Par l’intermédiaire de ce mécanisme, les pays développés transfèreront aux pays en développement leur obligation de réduire leurs émissions, et le Sud financera, une fois de plus, le Nord puisque cette entreprise du Nord économisera beaucoup d’argent en achetant des « certificats » de carbone des forêts du Sud.
Non seulement, ils tricheront en ce qui concerne leurs engagements de réduction des émissions, mais ils ouvriront également la porte à la mercantilisation de la nature en commençant par les forêts. Les forêts feront l’objet d’une estimation en raison de la quantité de tonnes de CO² qu’elles sont capables d’absorber. Les « obligations » ou les « crédits-carbone » qui attestent de cette capacité d’absorption seront achetés et vendu(e)s comme n’importe quelle marchandise au niveau mondial. Pour s’assurer que personne ne viole la propriété des acheteurs de « certificats REDD », un ensemble de restrictions a été mis en place, lequel finira par bafouer les droits souverains des pays et des peuples indigènes sur leurs forêts et la jungle. C’est alors que commencera une nouvelle étape de privatisation de la nature jamais observée auparavant qui s’étendra progressivement à l’eau, à la biodiversité et à ce qu’ils qualifient de « services environnementaux ».
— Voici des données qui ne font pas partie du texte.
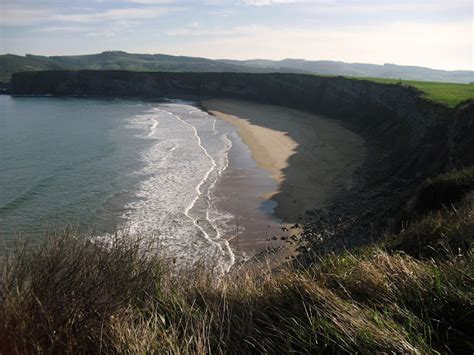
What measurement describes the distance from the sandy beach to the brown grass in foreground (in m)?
14.0

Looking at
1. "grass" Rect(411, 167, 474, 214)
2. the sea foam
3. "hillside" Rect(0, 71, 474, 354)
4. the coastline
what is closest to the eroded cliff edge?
"grass" Rect(411, 167, 474, 214)

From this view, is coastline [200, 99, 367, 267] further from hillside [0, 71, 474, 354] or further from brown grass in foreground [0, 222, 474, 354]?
brown grass in foreground [0, 222, 474, 354]

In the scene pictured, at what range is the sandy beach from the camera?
2242cm

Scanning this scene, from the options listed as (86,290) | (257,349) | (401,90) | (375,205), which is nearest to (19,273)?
(86,290)

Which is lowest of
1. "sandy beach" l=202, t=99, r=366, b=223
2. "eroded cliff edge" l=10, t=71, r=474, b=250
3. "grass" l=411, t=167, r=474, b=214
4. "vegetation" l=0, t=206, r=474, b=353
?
"sandy beach" l=202, t=99, r=366, b=223

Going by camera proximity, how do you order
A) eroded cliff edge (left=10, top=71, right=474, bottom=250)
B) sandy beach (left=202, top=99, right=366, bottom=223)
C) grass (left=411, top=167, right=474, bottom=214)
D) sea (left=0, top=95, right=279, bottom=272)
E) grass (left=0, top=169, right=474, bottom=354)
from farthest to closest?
sandy beach (left=202, top=99, right=366, bottom=223) < eroded cliff edge (left=10, top=71, right=474, bottom=250) < sea (left=0, top=95, right=279, bottom=272) < grass (left=411, top=167, right=474, bottom=214) < grass (left=0, top=169, right=474, bottom=354)

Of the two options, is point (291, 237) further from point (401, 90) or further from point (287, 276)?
point (401, 90)

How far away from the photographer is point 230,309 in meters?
4.74

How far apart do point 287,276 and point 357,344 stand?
1.63 meters

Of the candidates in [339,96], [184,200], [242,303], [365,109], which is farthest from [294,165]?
[339,96]

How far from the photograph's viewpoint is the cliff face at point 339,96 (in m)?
22.6

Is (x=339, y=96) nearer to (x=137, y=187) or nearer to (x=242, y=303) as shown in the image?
(x=137, y=187)

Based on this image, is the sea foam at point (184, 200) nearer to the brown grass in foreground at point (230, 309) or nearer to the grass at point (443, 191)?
the brown grass in foreground at point (230, 309)

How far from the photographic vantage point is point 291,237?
1664 cm
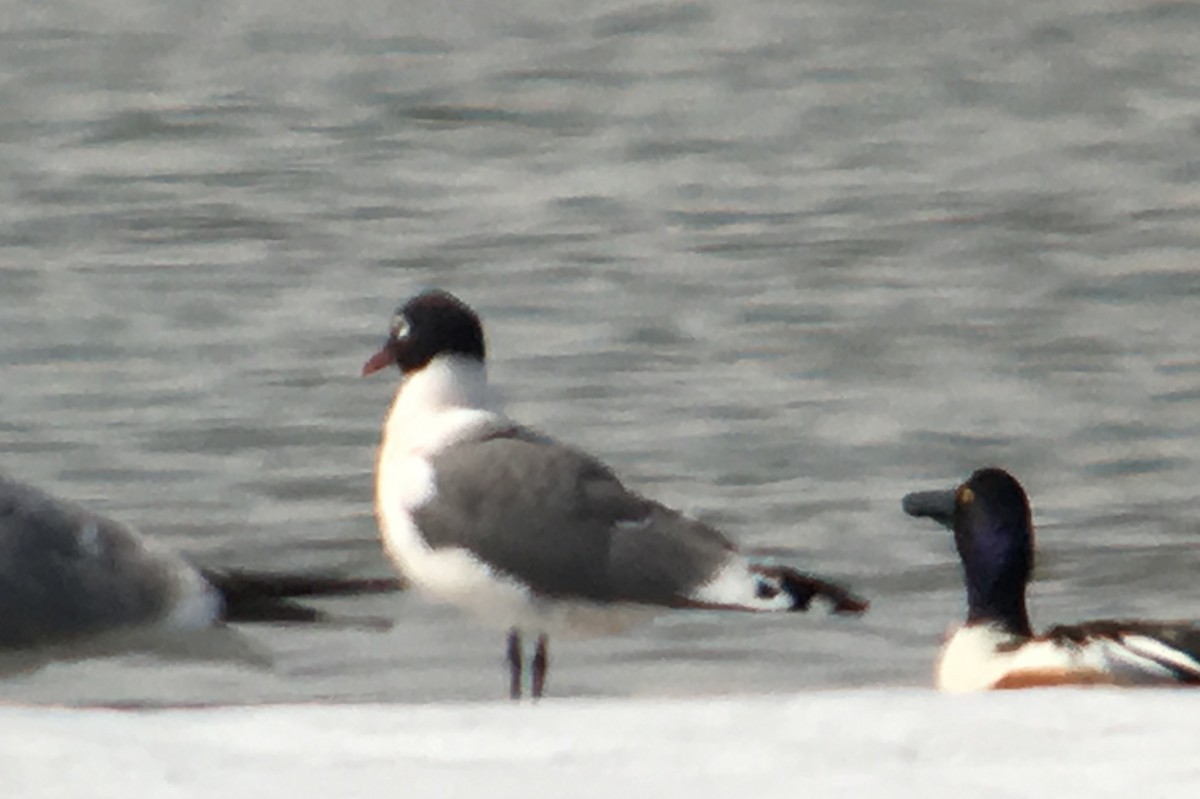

Alors que nous affirmons que le capitalisme est la cause du réchauffement global et de la destruction des forêts, de la jungle et de la Terre Mère, eux cherchent maintenant à étendre le capitalisme à la mercantilisation de la nature sous couvert du dénominatif « économie verte ».
Afin d’obtenir le soutien à cette proposition de mercantilisation de la nature, certains organismes financiers, gouvernements, ONG, fondations, « experts » et entreprises intermédiaires offrent un pourcentage des « bénéfices » de cette « mercantilisation » de la nature aux peuples indigènes et aux communautés vivant dans les forêts de peuples originaires et la jungle.
La nature, la forêt et les peuples indigènes ne sont pas en vente !
A travers les siècles, nous, peuples indigènes avons vécu en prenant soin et en préservant les forêts de peuples originaires et la jungle. Nous ne considérons les forêts et la jungle ni comme un objet ni comme une chose que l’on peut évaluer et privatiser.
Nous n’acceptons pas que l’on réduise les forêts d’indigènes à une simple quantité mesurable de carbone. Nous n’accepterons pas non plus que l’on prenne les forêts d’indigènes pour de simples plantations d’une ou plusieurs espèces d’arbres. La forêt est notre foyer, elle est la grande maison où coexistent plantes, animaux, eau, sol, air pur et êtres humains.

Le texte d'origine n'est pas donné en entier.